La Tunisie entre crise politique et morale

Manifestation contre le projet de loi sur la corruption le 25 juillet 2016 (AFP - FETHI BELAID)

La Tunisie célébrait le 25 juillet 2016 le 59e anniversaire de la République dans un climat morose, cernée par les problèmes politiques et sécuritaires, les difficultés socio-économiques. Et la crainte d’un retour de l’ancien pouvoir.

«Le grand peuple de Tunisie doit de nouveau patienter, dans un tourbillon d’incertitudes et d’inconnues, avant de voir la lumière du bout du tunnel.  Le pays est tel un bateau ivre, allant à la dérive», n’hésite pas à écrire leconomistemaghrebin.com. Qui ajoute : «La désillusion, le désenchantement gagnent de larges pans de la société».

Exagération ou réalité ? Toujours est-il qu’au niveau politique, l’actuel transition démocratique pourrait se retrouver entravée par la crise qui sévit au sommet de l’Etat. Le président Béji Caïd Essebsi (alias BCE, âgé de 89 ans), est en froid avec le Premier ministre, Habib Essid.
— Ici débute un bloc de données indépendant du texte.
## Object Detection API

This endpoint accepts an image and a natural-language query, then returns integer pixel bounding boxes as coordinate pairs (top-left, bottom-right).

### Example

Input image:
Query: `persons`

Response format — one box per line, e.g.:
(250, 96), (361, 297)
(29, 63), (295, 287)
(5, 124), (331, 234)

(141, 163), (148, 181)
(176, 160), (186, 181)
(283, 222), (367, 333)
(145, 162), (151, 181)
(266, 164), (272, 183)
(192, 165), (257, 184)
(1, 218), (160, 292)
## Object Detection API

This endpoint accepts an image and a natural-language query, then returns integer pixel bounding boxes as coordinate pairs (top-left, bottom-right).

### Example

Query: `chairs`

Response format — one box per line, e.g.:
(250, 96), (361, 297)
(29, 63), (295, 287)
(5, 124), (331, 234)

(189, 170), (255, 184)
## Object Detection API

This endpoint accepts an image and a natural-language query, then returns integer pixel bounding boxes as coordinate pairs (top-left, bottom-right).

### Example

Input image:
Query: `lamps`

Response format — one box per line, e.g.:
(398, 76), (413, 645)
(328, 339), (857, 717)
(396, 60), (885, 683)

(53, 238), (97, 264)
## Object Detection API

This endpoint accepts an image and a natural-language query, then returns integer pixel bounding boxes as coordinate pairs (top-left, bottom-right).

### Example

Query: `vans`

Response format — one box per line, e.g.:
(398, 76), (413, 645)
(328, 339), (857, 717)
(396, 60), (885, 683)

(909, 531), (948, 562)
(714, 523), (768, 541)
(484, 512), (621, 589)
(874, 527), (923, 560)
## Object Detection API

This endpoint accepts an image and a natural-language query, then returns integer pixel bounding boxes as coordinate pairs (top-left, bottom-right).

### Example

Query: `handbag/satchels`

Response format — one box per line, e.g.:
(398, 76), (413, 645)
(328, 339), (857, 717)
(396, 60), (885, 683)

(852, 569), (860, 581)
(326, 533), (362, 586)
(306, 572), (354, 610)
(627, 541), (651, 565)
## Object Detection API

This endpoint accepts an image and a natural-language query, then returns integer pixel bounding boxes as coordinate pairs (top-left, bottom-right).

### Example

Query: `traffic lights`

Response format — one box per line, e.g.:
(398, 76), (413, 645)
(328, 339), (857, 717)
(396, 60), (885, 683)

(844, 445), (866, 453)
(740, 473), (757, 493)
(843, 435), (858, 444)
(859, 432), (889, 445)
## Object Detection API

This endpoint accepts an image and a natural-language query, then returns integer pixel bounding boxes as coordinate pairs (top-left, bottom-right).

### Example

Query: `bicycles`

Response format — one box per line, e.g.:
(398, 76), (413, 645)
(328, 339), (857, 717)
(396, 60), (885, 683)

Le chef de l’Etat «semble faire siennes les critiques adressées à l’action gouvernementale, jugée trop peu dynamique», face à de grands défis en matière sociales et économiques, rapporte Le Monde.

De plus, «en verrouillant sa maîtrise d’une administration aussi stratégique que le ministère de l’Intérieur, M. Essid aurait indisposé le chef de l’Etat ainsi que son fils Hafedh Caïd Essebsi». Un fils très, très présent dans la politique tunisienne : c’est lui qui a pris le contrôle de Nidaa Tounès, le parti majoritaire, aujourd’hui en pleine déconfiture. Une formation hétéroclite née en 2012 et composée aussi bien de personnalités de gauche et de centre droit que d’anciens dignitaires de la dictature Ben Ali.

Dirigé par BCE jusqu’à son accession à la présidence en 2014, ce parti a été secoué par une crise au sommet entre le fils Essebsi et le secrétaire général, Mohsen Marzouk. Résultat : Hafedh l’a emporté. Et Mohsen Marzouk est parti fonder un nouveau parti, Machrou Tounes («Projet de la Tunisie», en arabe), qui se réclame du fondateur de la Tunisie moderne, Habib Bourguiba. Résultat : le camp séculaire a perdu son statut de premier bloc parlementaire au profit de ses alliés, les islamistes d’Ennahda.

De son côté, Habib Essid a refusé de démissionner. Conséquence : le 20 juillet : il a demandé un vote de confiance au Parlement, où il risque un désaveu de la part des députés favorables à BCE. Ce qui entraînera de facto son départ.

«Je ne pardonnerai pas»
Autre ferment de crise : le projet de loi prévoyant l’amnistie des personnes poursuivies pour corruption en échange du remboursement des sommes indûment gagnées et d'une pénalité financière. Parmi les personnes concernées, on trouve des hommes d'affaires et des anciens membres du régime du dictateur déchu Zine El Abidine Ben Ali. Pour le moment, les protestations, notamment au sein de la société civile, très puissante en Tunisie, ont interrompu le processus parlementaire. Le 25 juillet, une manifestation d’opposants au texte a réuni des centaines de personnes à Tunis. Le rassemblement était organisé à l’appel du collectif Manich msamah («Je ne pardonnerai pas», en arabe).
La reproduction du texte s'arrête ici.